§ Exercises
- A) According to the tiger reserve text, how many smaller hills surround Bandhavgarh Fort?
- B) From the tiger reserve text, output the passage that starts at the words "The reserve takes" and stops after "longer, living story.".

§ Source text
--------

The reserve covers 1,727 square kilometres of dry deciduous teak and bamboo forest in the Chandrapur district. Its name comes from the local deity ‘Tadoba’ and the Andhari river that flows through it. The landscape has a raw, elemental quality — dramatic cliffs, ancient temples, still lakes and sun-baked forest tracks where pugmarks tell the story of the night before.
Tadoba is also notable for being one of the few reserves where you can stay inside the buffer zone in genuinely luxurious surroundings, with some of India’s finest wildlife lodges positioned within minutes of the forest gates. For Pune and Mumbai-based guests, it is the nearest world-class tiger safari — reachable overnight by train or in under five hours by road from Nagpur.
WHERE YOU'LL STAY
Tadoba has seen significant luxury lodge development in recent years. The buffer zone along the Moharli and Navegaon corridors has several outstanding properties. Avoid budget lodges on the main Chandrapur road — the distance from gates reduces safari time. |
RESERVE 04
If any reserve in India can claim the title of ‘most likely to spot a tiger’, it is Bandhavgarh. With the highest known density of Bengal tigers in the world, a safari here carries a near-certainty of sightings — often multiple, often prolonged, and frequently at close range on the open forest tracks of the Tala zone.
The reserve takes its name from the ancient Bandhavgarh Fort, perched on a 800-metre escarpment at the centre of the park, surrounded by 32 smaller hills. The fort dates back more than 2,000 years and is said to have been gifted to the Lord of Lanka himself — lending Bandhavgarh a mythological weight that few reserves can match. Below the fort, the Charanganga river creates a fertile valley of mixed bamboo and sal forest that forms the ideal tiger habitat.
Bandhavgarh is also where some of India’s most celebrated individual tigers have been documented. The legendary ‘Sita’ and the White Tiger lineage that once roamed these forests have made Bandhavgarh a pilgrimage for wildlife photographers and tiger conservationists from around the world. Every visit here is part of a longer, living story.
WHERE YOU'LL STAY
Bandhavgarh has a well-established luxury lodge circuit. Properties near the Tala gate command a premium for good reason — proximity to the best zones means more safari time and less travel. Several outstanding jungle lodges offer both comfort and authentic wildlife immersion. |
RESERVE 05
Kanha National Park is where Rudyard Kipling found his jungle. Whether or not the specific inspiration for Mowgli’s world is proven, the atmosphere here is unmistakably the one he described: deep, layered, ancient sal forest opening unexpectedly into vast open meadows where chital deer graze in their thousands and the air smells of grass and earth and something wild.

--------

§ Recorded data
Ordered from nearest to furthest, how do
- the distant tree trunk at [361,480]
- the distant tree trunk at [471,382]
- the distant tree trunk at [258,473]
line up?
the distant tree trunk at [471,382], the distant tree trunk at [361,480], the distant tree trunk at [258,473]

--------

§ Answers to the tasks
- A) 32

- B)
The reserve takes its name from the ancient Bandhavgarh Fort, perched on a 800-metre escarpment at the centre of the park, surrounded by 32 smaller hills. The fort dates back more than 2,000 years and is said to have been gifted to the Lord of Lanka himself — lending Bandhavgarh a mythological weight that few reserves can match. Below the fort, the Charanganga river creates a fertile valley of mixed bamboo and sal forest that forms the ideal tiger habitat.
Bandhavgarh is also where some of India’s most celebrated individual tigers have been documented. The legendary ‘Sita’ and the White Tiger lineage that once roamed these forests have made Bandhavgarh a pilgrimage for wildlife photographers and tiger conservationists from around the world. Every visit here is part of a longer, living story.